An article, written by a distinguished trial judge in this state, closed with these two Latin quotations:

“Nemo debet bis vexari pro eadam ea/wsa.”
“Interest reipublicae ut sit finis litium.”

As the author of that article correctly concluded, these axioms, “freely translated,” give the underlying principle of res adjudicata: “ ‘No one is entitled to more than one kick at the cat.’ ” Applied here, this means that the feline in this case — the 1966 judgment for specific performance of an option contract — is beyond reach of further kicks by either party.

By the Court. — Order affirmed. 
      
       In this state four avenues of relief are open to a party challenging the enforcement of a judgment. (See State v.

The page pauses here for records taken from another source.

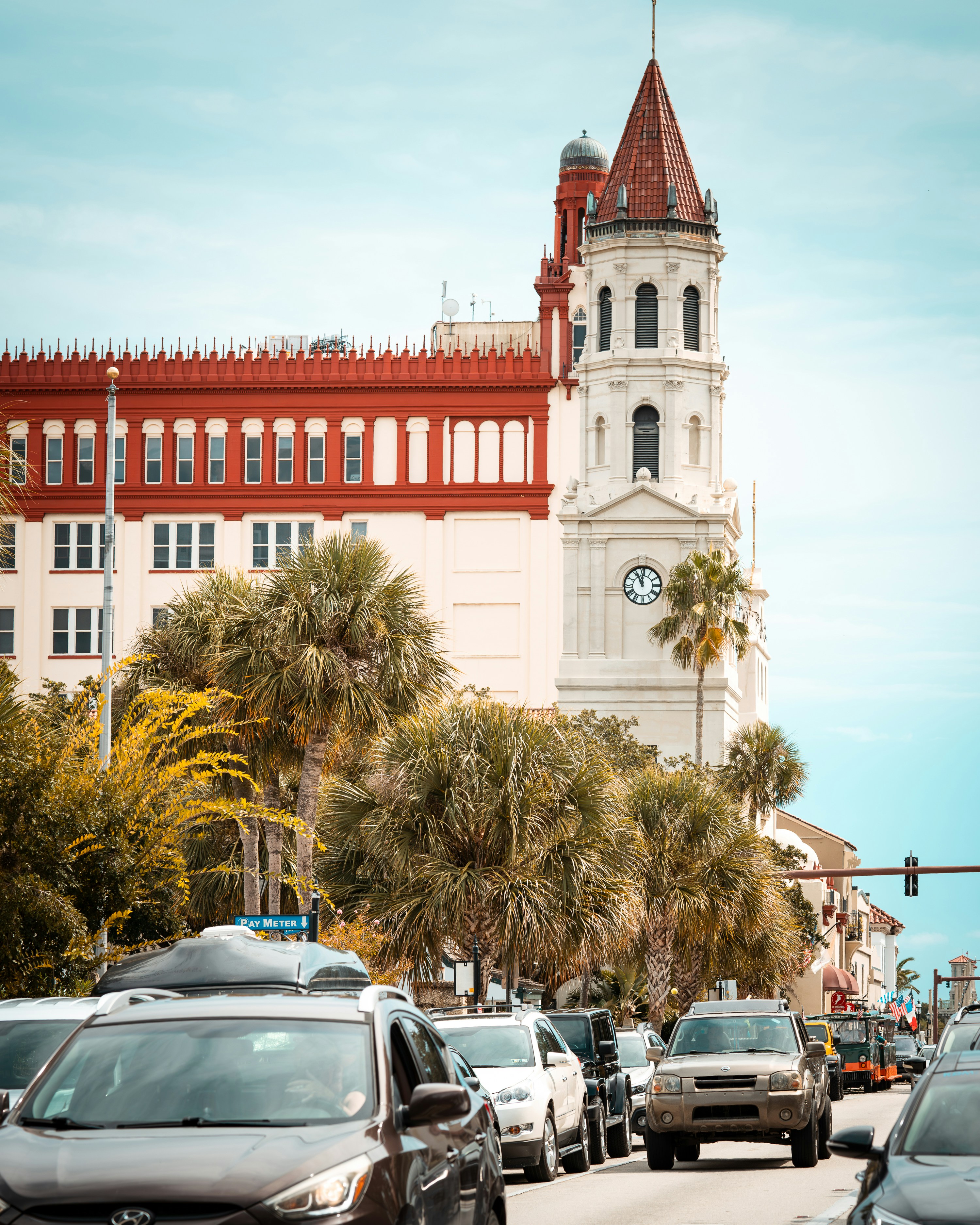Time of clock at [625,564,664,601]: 11:55
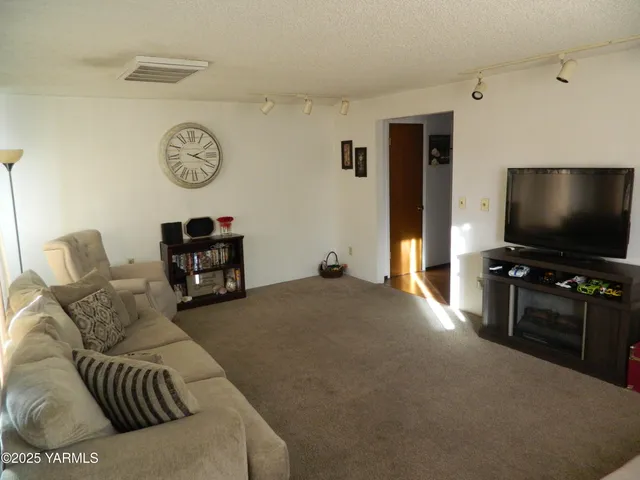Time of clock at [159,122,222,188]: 2:18
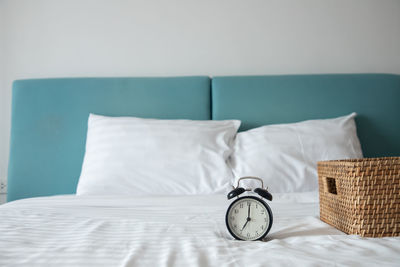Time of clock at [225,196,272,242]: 7:00
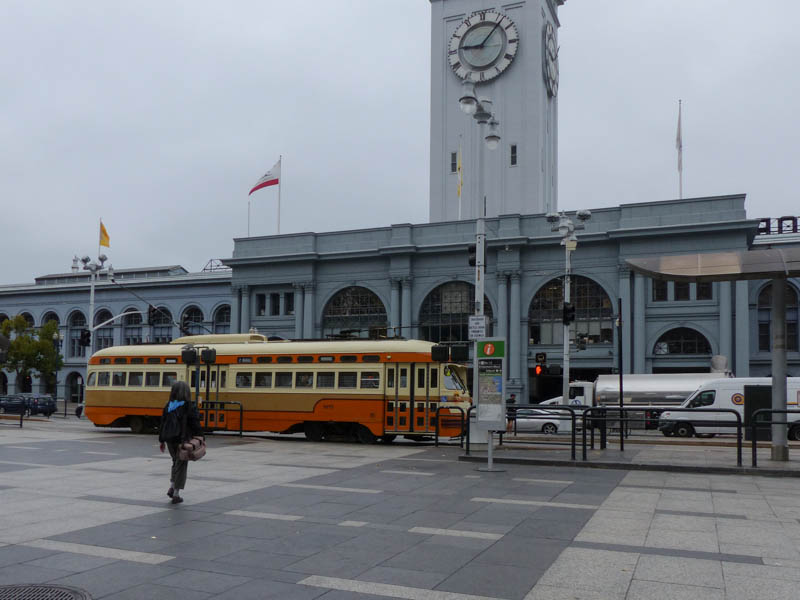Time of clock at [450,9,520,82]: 9:07
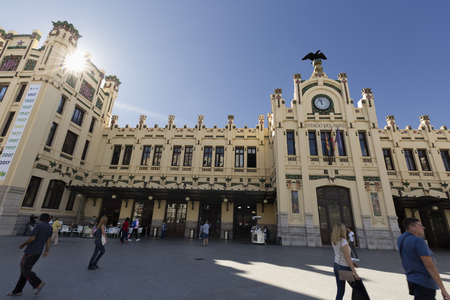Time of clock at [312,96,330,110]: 11:56
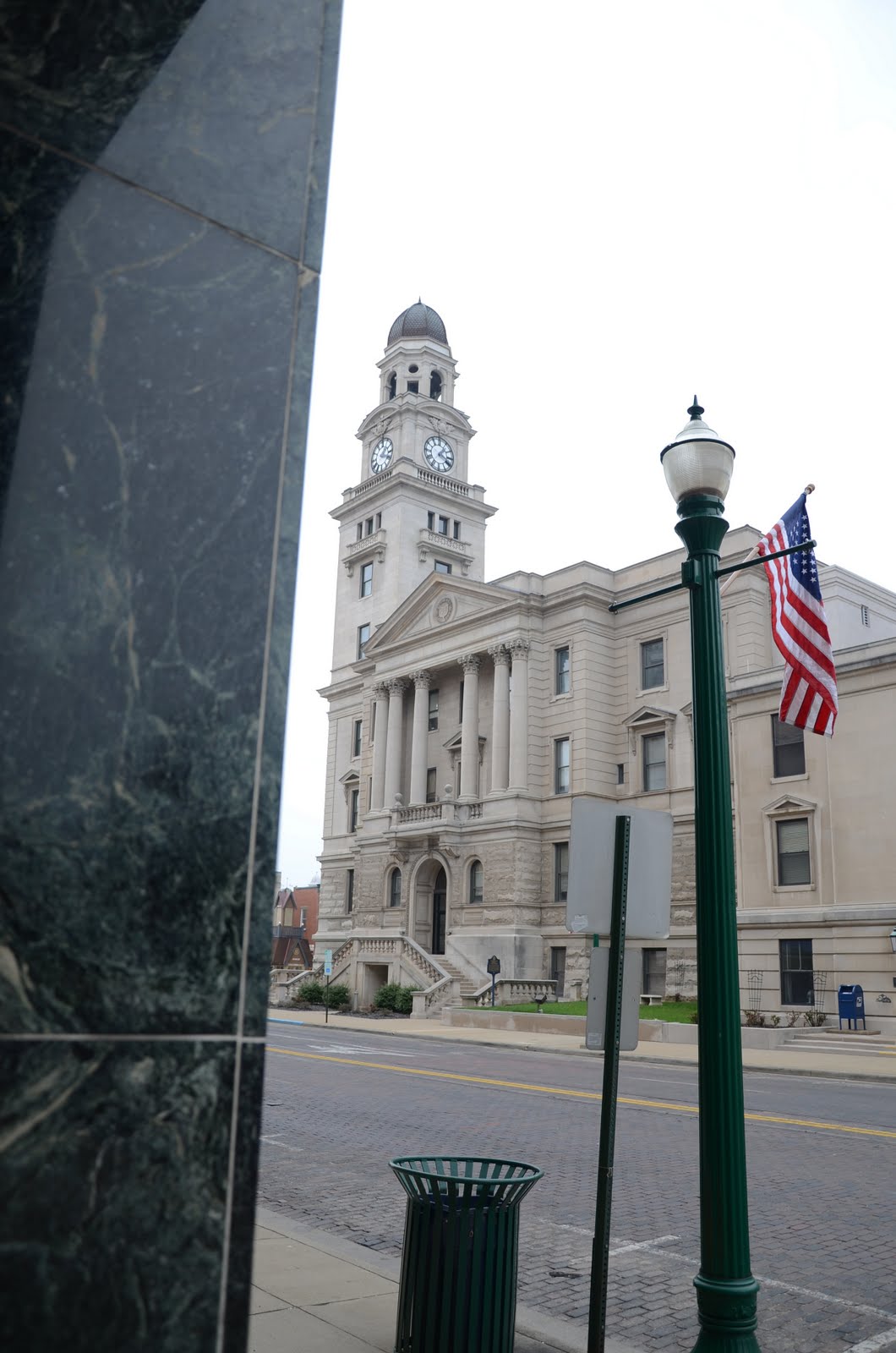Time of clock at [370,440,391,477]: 1:18
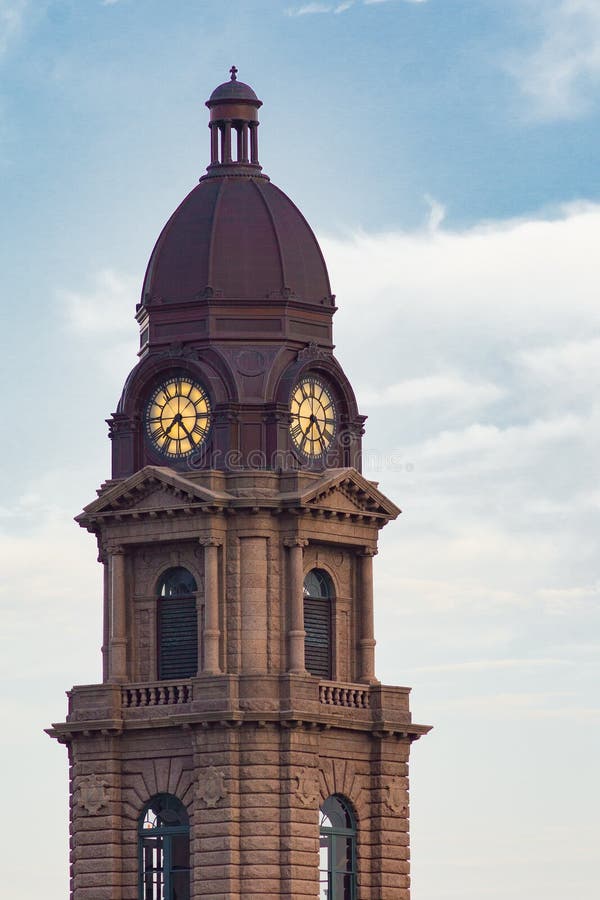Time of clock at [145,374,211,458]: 7:24
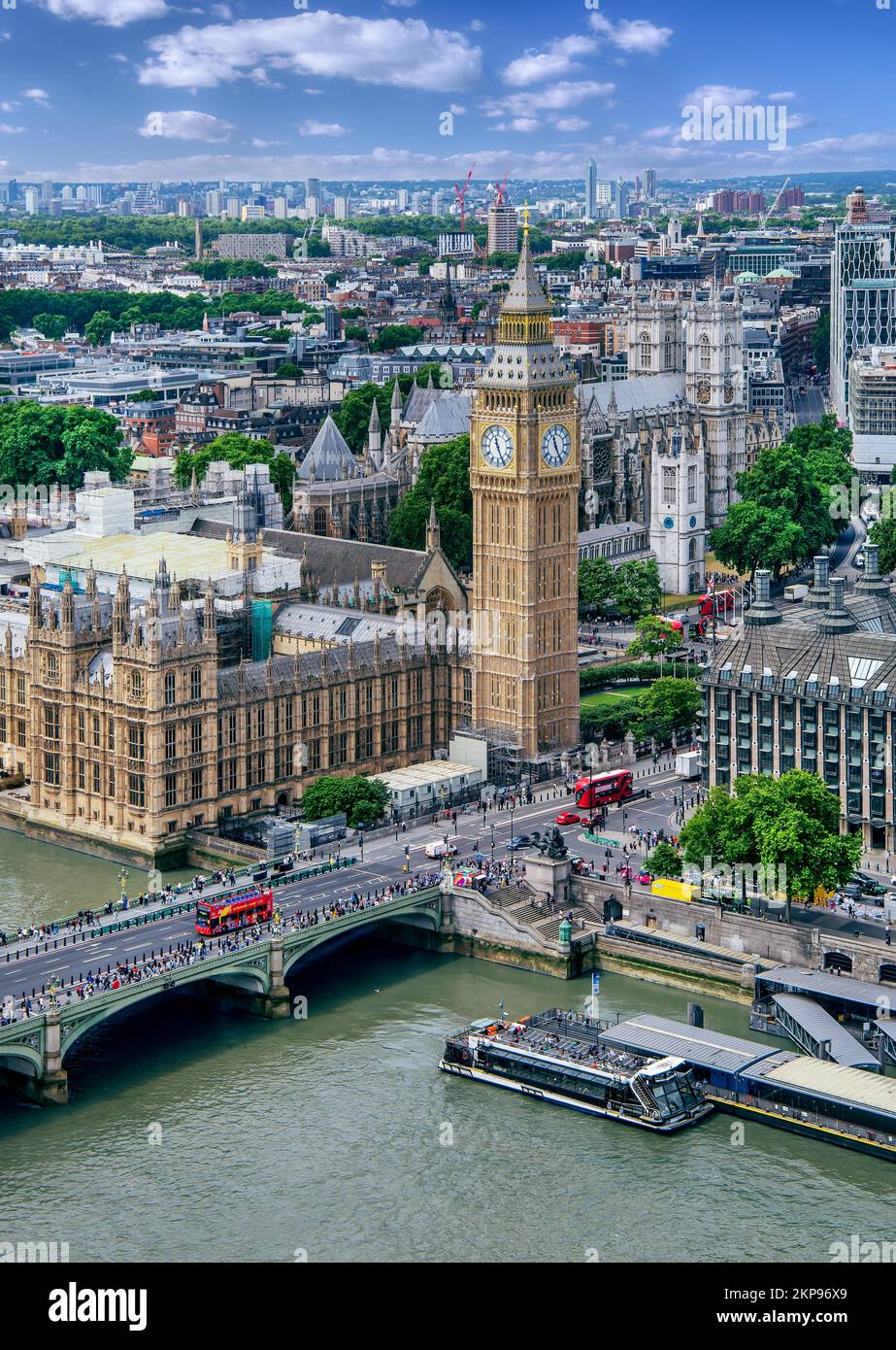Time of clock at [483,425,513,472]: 11:25
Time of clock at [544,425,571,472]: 11:25
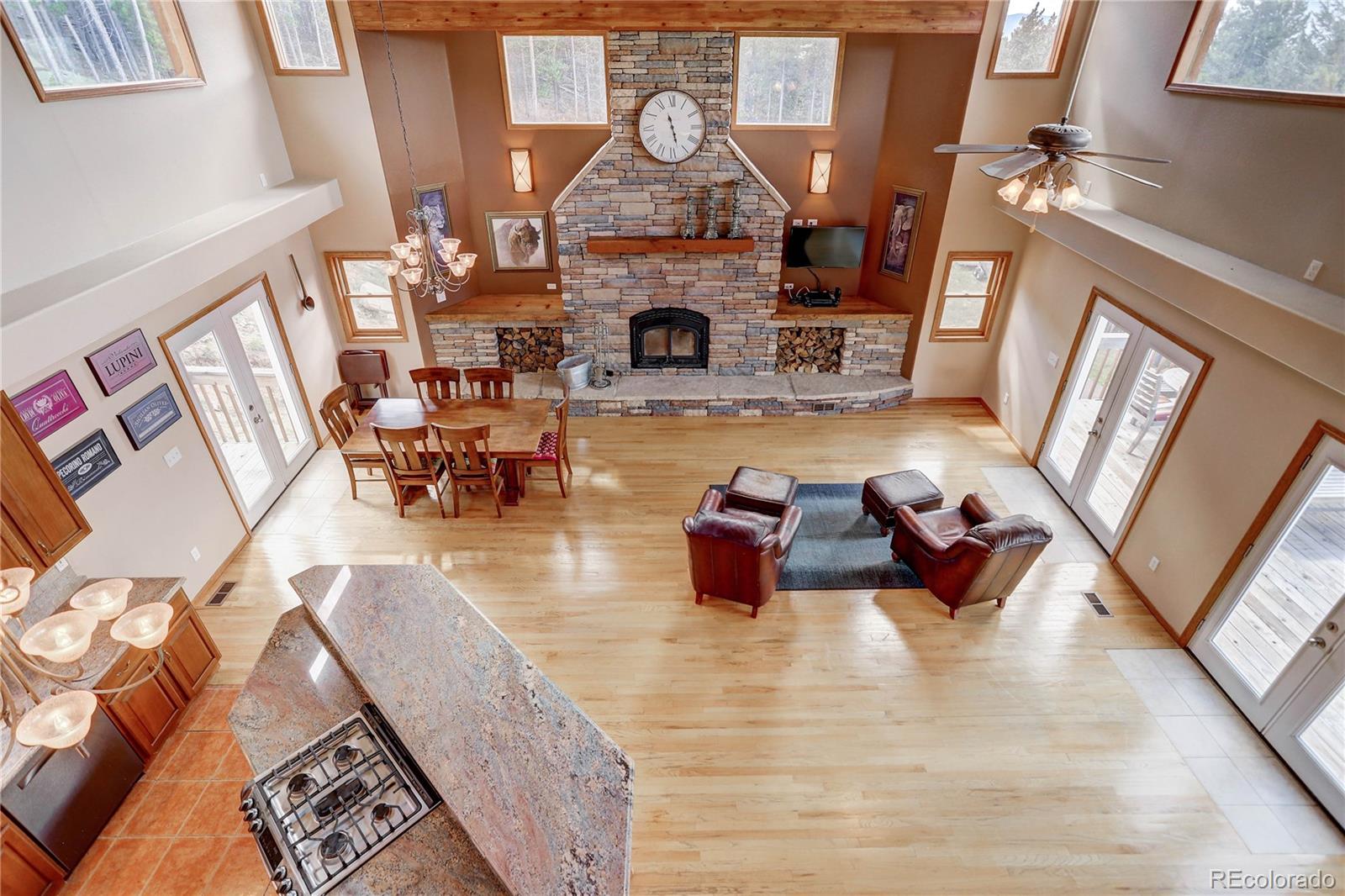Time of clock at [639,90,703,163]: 11:27
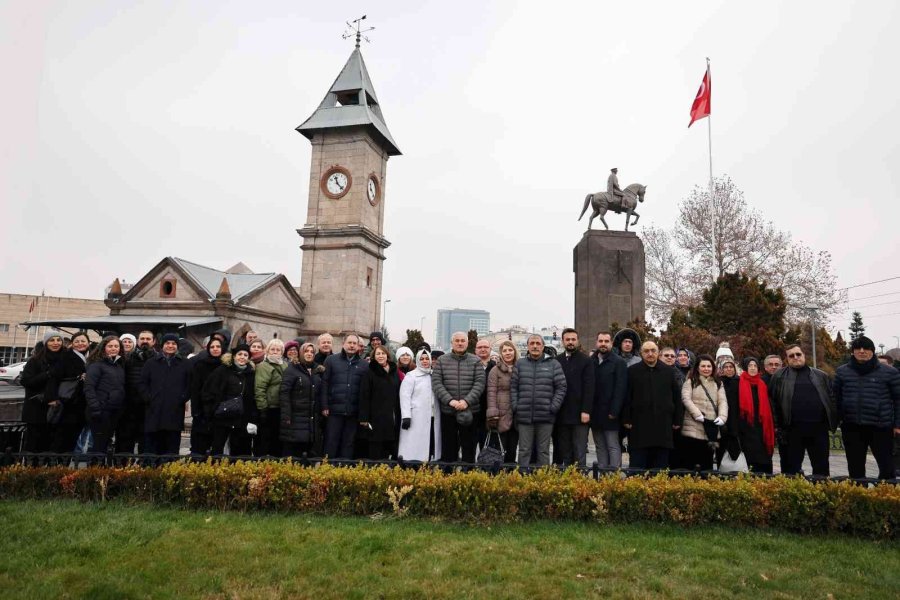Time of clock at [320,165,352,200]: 11:22
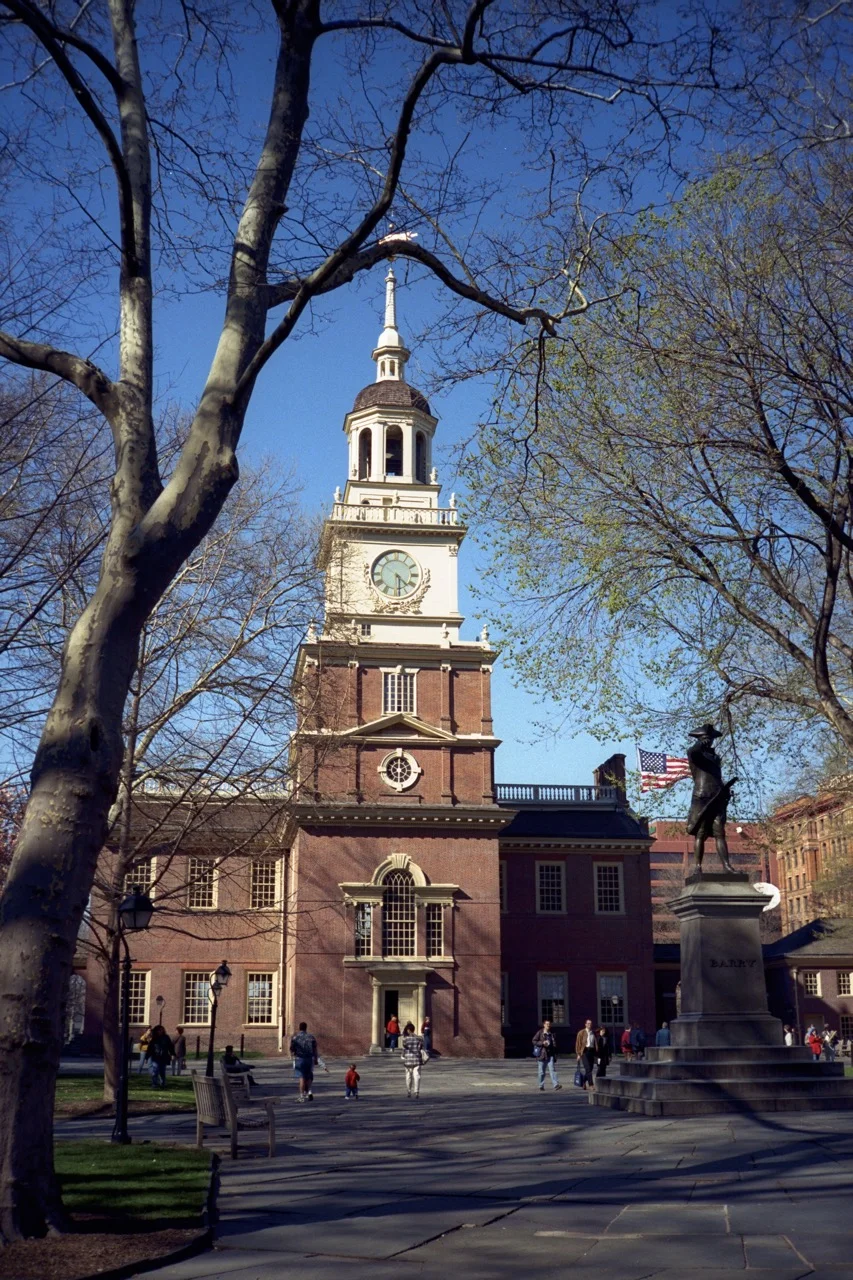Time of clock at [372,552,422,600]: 4:28
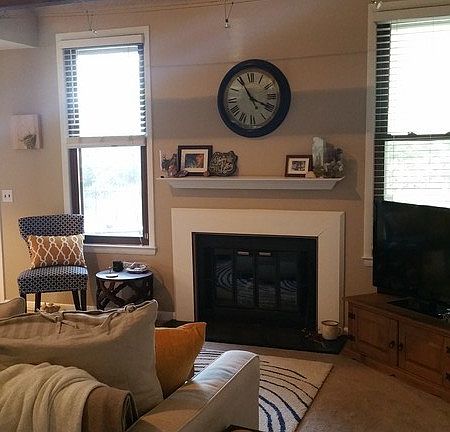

Conway (1968), 40 Wis. 2d 429, 435, 162 N. W. 2d 71) Three are statutory. (Sec. 269.46, Stats.; sec. 270.50; and sec. 274.36.) These require proceeding within one year of entry of judgment in the court in which the judgment was entered. The fourth is an independent action in equity to restrain the enforcement of an unconscionable judgment. (Gimbel v. Wehr (1917), 165 Wis. 1, 160 N. W. 1080)
     
      
       The judgment of specific performance complained against was entered in Sauk county. This action was commenced in Columbia county.
     
      
       “. . . a court should decline to exercise jurisdiction of an independent action to restrain enforcement of a judgment, rendered in another action in the same or a different court, where it is claimed that the manner of contemplated enforcement is improper or that enforcement will be inequitable because of circumstances arising after the judgment. The appropriate remedy in such case is an application after judgment in the action in which the judgment was rendered.
      
        . . . [I]f circumstances arising after judgment require what is, in effect, a modification of the judgment, the proceeding should be a continuation of the action in which the judgment was rendered.” Ada Enterprises, Inc. v. Thompson (1965), 26 Wis. 2d 269, 273, 274, 132 N. W. 2d 244. See also: Kramer v. Bohlman (1967), 35 Wis. 2d 58, 150 N. W. 2d 357.
     
      
       “. . . The better rule is to commence the action for equitable relief from a judgment in the court where the original action was tried. . . .” Weber v. Weber (1952), 260 Wis. 420, 432, 51 N. W. 2d 18.
     
      
      
        Id. at page 432.
     
      
       Demand paragraph of plaintiffs’ complaint reads: “WHEREFORE, plaintiffs now wholly repudiate the option agreement because of complete failure of defendant to comply with the terms of the option and pray that the Court grant judgment relieving the plaintiffs from further compliance of any kind with the option, and for the setting aside of the Judgment, because of failure to comply with the same, together with the costs and disbursements of the action, and for judgment for the reasonable rental of the premises for nine (9) years.”
     
      
      
         State v. Conway (1965), 26 Wis. 2d 410, 132 N. W. 2d 539.
     
      
      
        Arthur v. State Conservation Comm. (1967), 33 Wis. 2d 585, 148 N. W. 2d 17.
     
      
       Restatement, Judgments, p. 301, sec. 68 (e).
     
      
      
        Crowns v. Forest Land Co. (1899), 102 Wis. 97, 100, 78 N. W. 433.
     
      
      
        Res Adjudicata and Estoppel by Judgment, by Hon. Lewis J. Charles, Wisconsin Bar Bulletin (June, 1959), at page 25.